* [WHAT YOU NEED TO DO]:
Please count the lines in these records that contain "site" and give only that count.

Source data
========================================================================
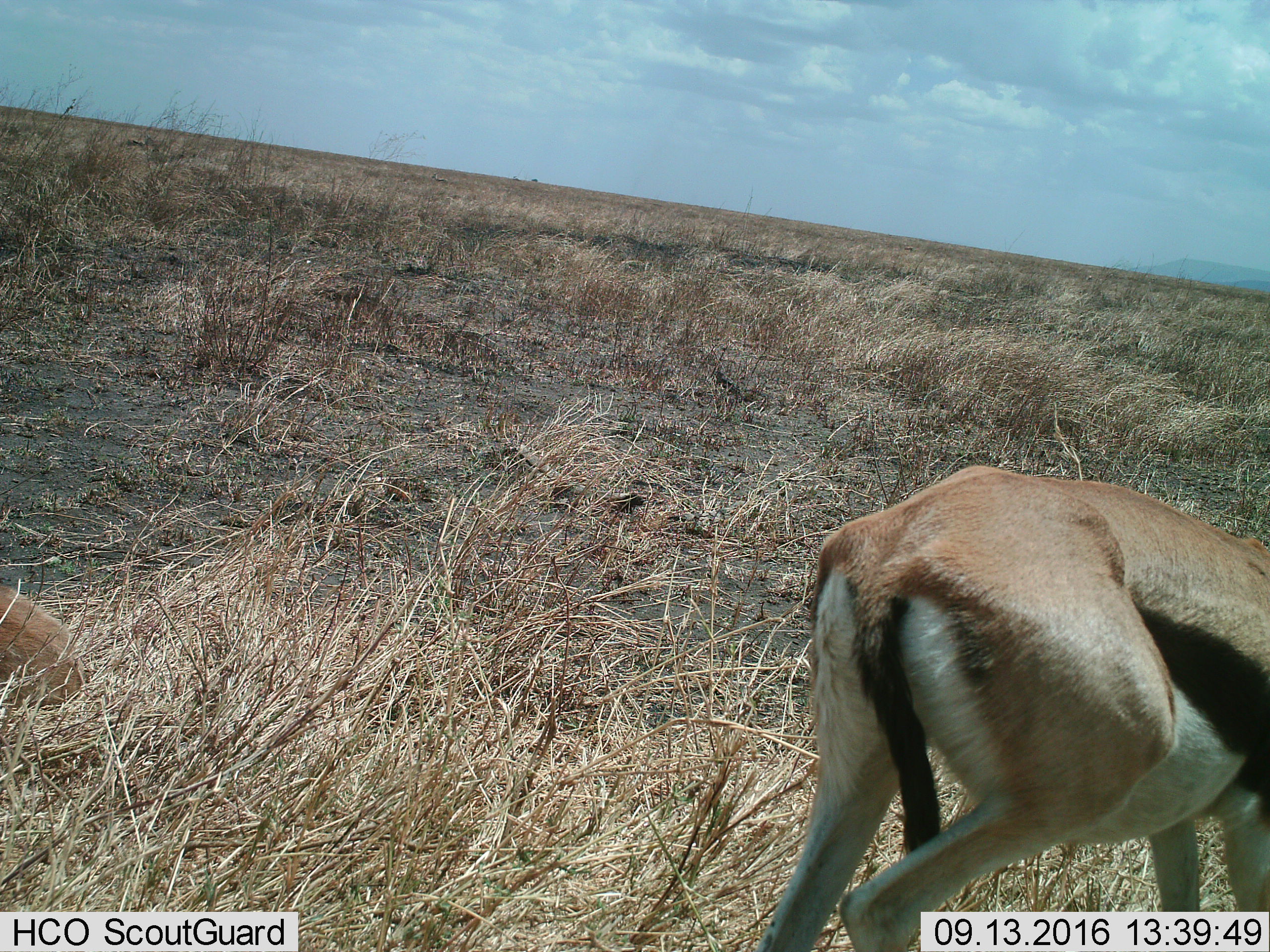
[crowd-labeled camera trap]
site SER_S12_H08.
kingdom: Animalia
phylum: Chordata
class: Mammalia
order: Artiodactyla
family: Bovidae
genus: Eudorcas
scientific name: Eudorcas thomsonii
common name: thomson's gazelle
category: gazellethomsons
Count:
========================================================================
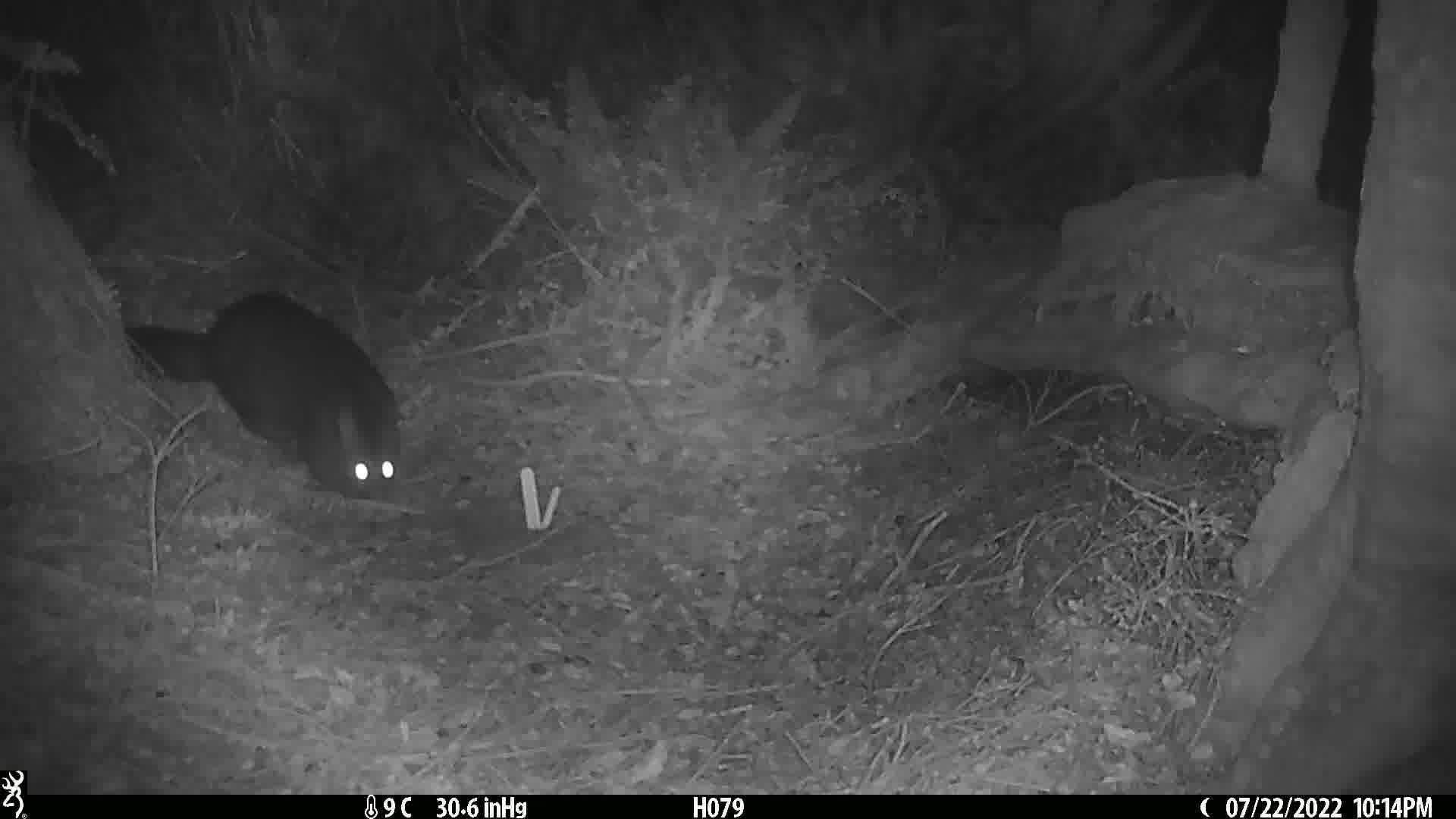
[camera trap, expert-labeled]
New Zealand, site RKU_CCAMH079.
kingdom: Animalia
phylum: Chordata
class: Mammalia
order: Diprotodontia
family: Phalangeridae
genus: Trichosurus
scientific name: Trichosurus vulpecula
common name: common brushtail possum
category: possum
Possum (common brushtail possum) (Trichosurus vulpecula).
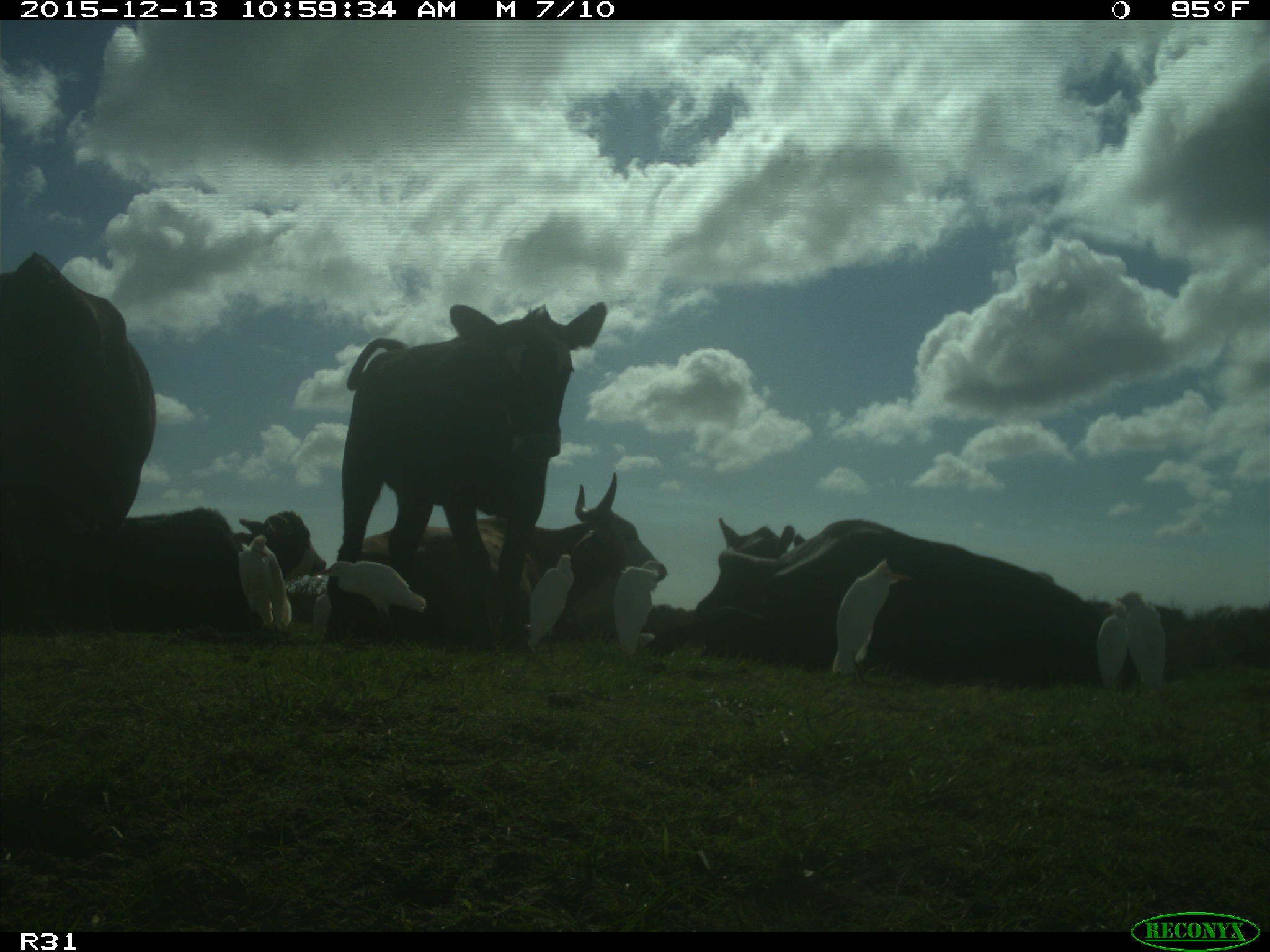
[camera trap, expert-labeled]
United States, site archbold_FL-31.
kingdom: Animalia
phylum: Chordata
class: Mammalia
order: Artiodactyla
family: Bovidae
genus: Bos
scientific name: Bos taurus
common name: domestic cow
========================================================================
* [RESPONSE]:
3